Motor pun berbelok dan parkir di sekitar kawasan waduk. Setelah itu mengirimkan pesan kepada teman bahwa kemungkinan penulis akan datang terlambat di lokasi. Entah apa alasan yang disampaikan saat itu, tetapi sudah pasti bukan karena ingin memotret di waduk :D
Sebuah pos penjaga waduk berdiri di sekitar kawasan ini, penulis menyapa para petugas yang sedang berada di lokasi. "boleh numpang foto pak?" penulis memulai percakapan. "Oh boleh dek, silahkan" Salah satu petugas menjawab.
Penulis memang membawa kamera, tetapi saat itu tidak ada tripod. Penulis mencari cara supaya bisa memasang mode long exposure tanpa bantuan tripod. Akhirnya penulis menyusun batu-batu yang ada di sekitar penulis, lalu meletakkan kamera di atas tumpukan batu itu. Hasil fotonya memang terlihat miring, tetapi bisa di edit untuk diluruskan.
Matahari senja terlihat tumbang, langit yang tadi berwarna biru perlahan berganti jingga-kemerahan. Gedung-gedung perkantoran yang menjulang tinggi bermandikan cahaya, Seperti Menara Astra, Menara Indofood dan Menara BNI 46. Air waduk yang terlihat biasa saja pada siang hari memperlihatkan keindahan yang menakjubkan di kala senja.
Sudah pukul enam sore, penulis pun menyimpan kamera ke dalam tas. Lalu sebelum pulang penulis diajak makan gorengan oleh petugas, lengkap dengan kopi yang masih hangat. Segan untuk menolak, Penulis pun ikut duduk bersama mereka sambil menikmati gorengan dan kopinya. Setengah jam kemudian penulis berpamitan dan kembali bergelut dengan kemacetan. Penulis tiba di lokasi acara sebelum pukul delapan, syukurlah tidak terlambat dan bertemu dengan teman yang sudah datang duluan.

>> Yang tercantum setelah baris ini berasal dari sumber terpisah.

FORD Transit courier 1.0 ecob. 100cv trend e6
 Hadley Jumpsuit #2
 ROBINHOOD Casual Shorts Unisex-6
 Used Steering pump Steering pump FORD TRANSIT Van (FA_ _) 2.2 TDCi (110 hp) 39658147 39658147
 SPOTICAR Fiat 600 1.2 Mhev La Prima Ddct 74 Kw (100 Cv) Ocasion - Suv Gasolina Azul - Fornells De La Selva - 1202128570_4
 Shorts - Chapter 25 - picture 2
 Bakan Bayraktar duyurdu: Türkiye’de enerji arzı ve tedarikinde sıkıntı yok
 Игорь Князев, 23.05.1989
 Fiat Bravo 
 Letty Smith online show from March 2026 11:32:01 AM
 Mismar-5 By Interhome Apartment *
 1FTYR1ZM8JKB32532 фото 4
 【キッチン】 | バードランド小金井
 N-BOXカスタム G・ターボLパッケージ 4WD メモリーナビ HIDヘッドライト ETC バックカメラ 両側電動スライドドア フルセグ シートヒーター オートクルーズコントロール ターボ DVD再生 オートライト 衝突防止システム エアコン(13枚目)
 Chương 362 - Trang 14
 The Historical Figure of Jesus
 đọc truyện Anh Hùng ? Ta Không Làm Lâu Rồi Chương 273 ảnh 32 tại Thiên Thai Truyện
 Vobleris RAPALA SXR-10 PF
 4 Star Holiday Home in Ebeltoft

Waktu melesat cepat, hari-hari berlalu. Beberapa bulan belakangan ini jalanan Jakarta lebih lengang. Hiruk pikuk kemacetan berkurang drastis semenjak PSBB diberlakukan. Penulis belum melihat secara langsung, informasi itu didapatkan melalui media sosial dan media massa. Mobilitas penulis sejak diumumkannya ada pasien positif corona sampai saat ini hanya di sekitar kawasan kantor saja. Semoga wabah ini segera menemui akhirnya.